Many people confuse the terms "deep web" and "dark web" and use them interchangeably; however, they are each distinct. Content on the dark web is intentionally hidden for one reason or another, while content on the deep web is merely inaccessible.
Deep web content is rarely as nefarious as it sounds. To locate information on the deep web, a user needs to execute a search query or enter the exact URL of the online resources in the web browser address bar.
For example, when accessing your account on social media platforms or checking your online banking account, you are accessing deep web content. In addition, deep web contents include all the following:
- Website residing behind a paywall: media websites providing premium streaming services, such as Netflix, and commercial magazines that require a user's payment to access it, such as Janes magazine
- Grey information: includes academic papers, preprints, proceedings, conference and discussion papers, research reports, unpublished research papers, marketing reports, newsletters, technical specifications and standards, dissertations, theses, trade publications, memoranda, government reports, documents not published commercially, translations, newsletters, market surveys, or a draft version of books and articles
- Government databases: includes vital records (birth, marriage and death records), criminal and court records, property and tax records, voter election databases and immigration and customs records
- Private or closed online communities: includes discussion forums and closed Telegram groups
- Email services: includes Gmail and Outlook as well as messages on internet messaging and collaboration apps like Slack or Discord
- Cloud storage accounts: requires a login and private intranet
- Leaked information websites: for example, those which are specialized in storing leaked information, such as Pastebin and some file-sharing websites
- Any content that has been labeled not to be indexed by search engine crawlers by a developer using a site's robots.txt file
Like the surface web, deep web content does not require using any software program or particular configuration to access it. We can access its contents using web browsers over HTTP/HTTPS.
When searching within a website holding deep web content, a user typically uses its internal "search form" functionality to execute direct queries to find information buried in its database. Below are some popular deep websites and the type of information we can expect to find by searching them.

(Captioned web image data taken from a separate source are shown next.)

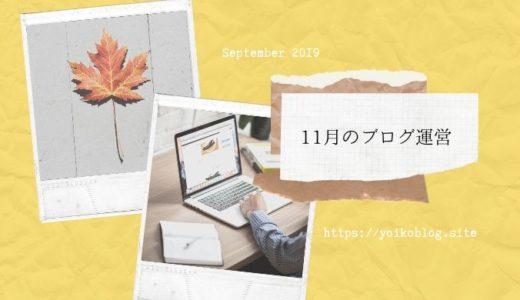 【2019年11月】ブログ運営報告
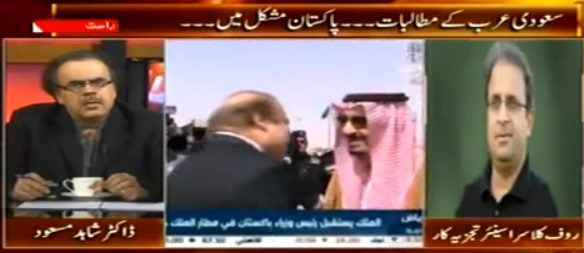 Live With Dr. Shahid Masood (Demands of Saudi Arabia, Pakistan In Trouble) – 9th March 2015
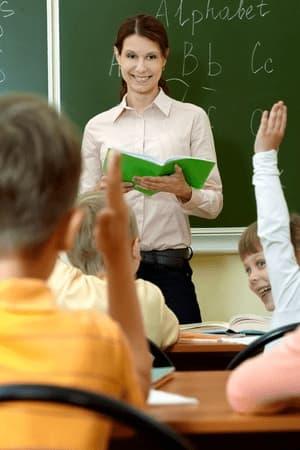 הלוואות למורים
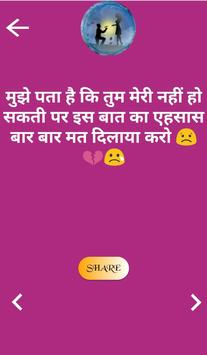 Best Quotes in Hindi screenshot 2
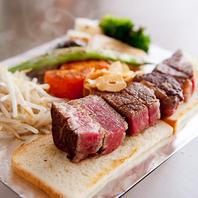 日本最高級の神戸ビーフステーキを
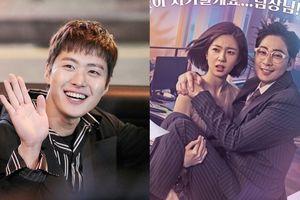 Gong Myung gặp tai nạn xe hơi sau khi rời phim trường 'Feel Good to Die' đài KBS 2
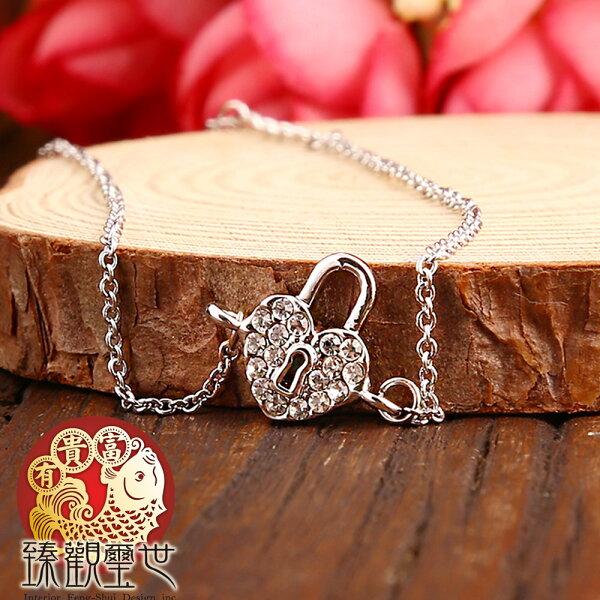 心之鎖戀守護愛情手鍊含開光臻觀璽世IS4375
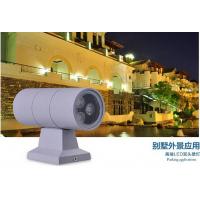 强壮供应LED双向壁灯6W12W18W24W LED双头壁灯 LED装饰灯 双向射灯 户外壁灯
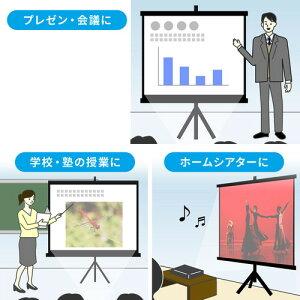 プロジェクタースクリーン_100インチ_自立式_三脚式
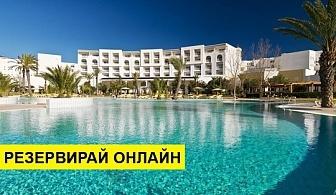Самолетна почивка в Тунис! 7 нощувки на човек на база All inclusive,Закуска и вечеря в Saphir Palace & Spa 5*, Хамамет, Североизточен Тунис с двупосочен чартърен полет от София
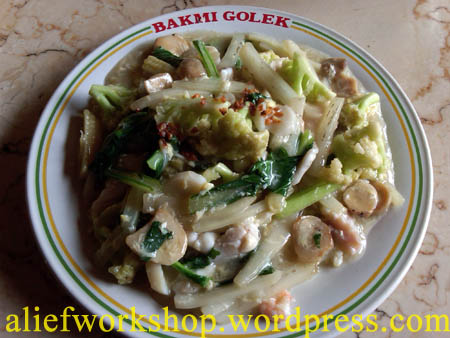 Nasi Sirem Seafood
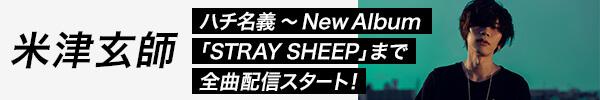米津玄師 ハチ名義~New Album「STRAY SHEEP」まで全曲配信スタート!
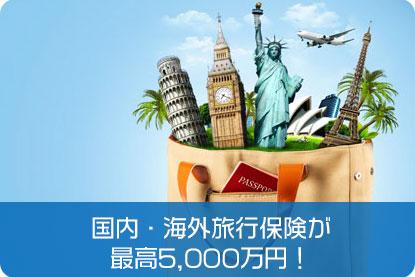 国内・海外旅行保険が最高5,000万円!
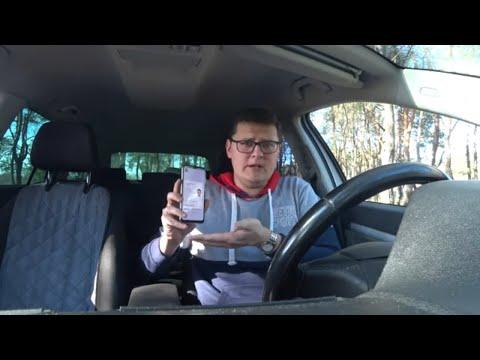 """Первый штраф - проверил приложение """"Дія"""""""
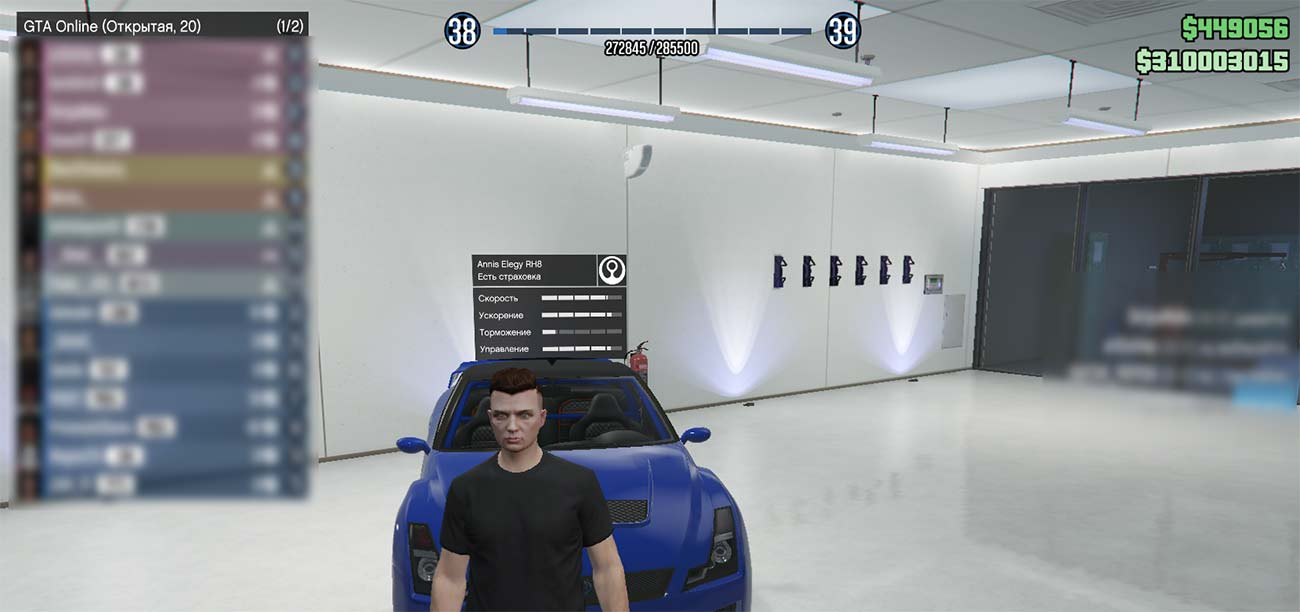 GTA 5 Online. The game currency $100.000.000 Good bonus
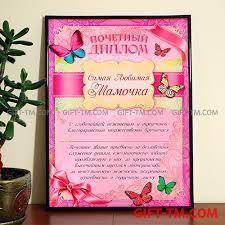 Именной диплом Лучшая мамочка gift tm com интернет магазин  8 марта Для женщин Подарки Подарочные дипломы Маме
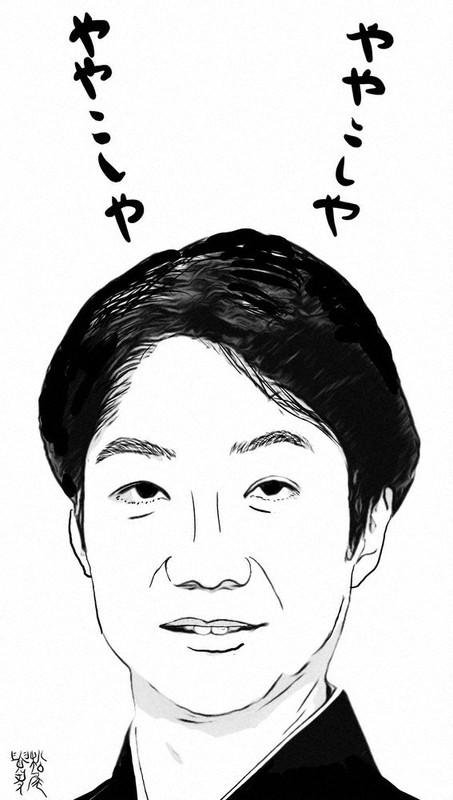 松尾貴史さん作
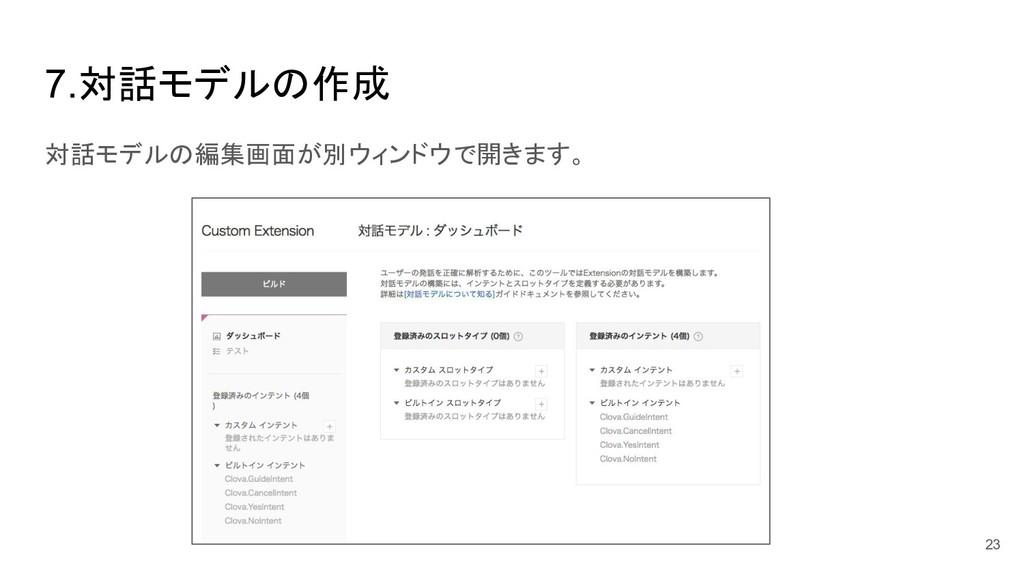 7.対話モデル 作成 対話モデル 編集画面が別ウィンドウで開きます。 23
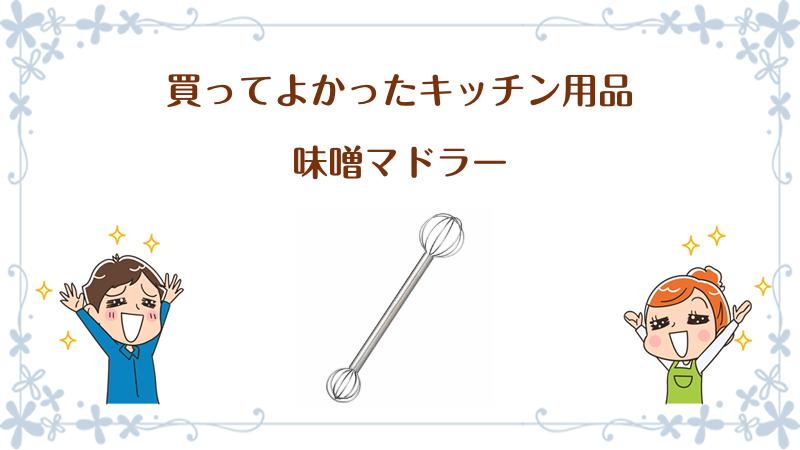 買ってよかったキッチン用品 味噌マドラー(味噌スプーン)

- Wayback Machine: use this service to find historical ( or previous) versions of websites
- Academia: contains 47 million PDF files in different research areas
- OpenCorporates: search more than 222 million company records worldwide
- Genealogy Bank: search genealogy records found in Newspapers
- MarineTraffic: tracks ships and maritime intelligence
- ASM: tracks trains across the U.S.
- Shodan: Internet of Things (IoT) search engine
- Annual reports: search 131,771 annual reports from 9,669 global companies
- Google Scholar: search for scholarly literature
- European Patent Office: search patents filed in Europe
- Google advanced patent search: search filed patents
Theoretically, all internet users access deep web content as a part of their daily internet usage routine. For instance, checking your email or accessing your social media account on Facebook, Twitter, or LinkedIn gives you access to deep web content.
The dark web
The dark web, or the darknet, is only a small segment of the internet that requires using specific software to access it. It is estimated that the darknet constitutes less than 1% of the entire web. Content on the darknet is explicitly hidden, and it is most often associated with contraband and illegal content.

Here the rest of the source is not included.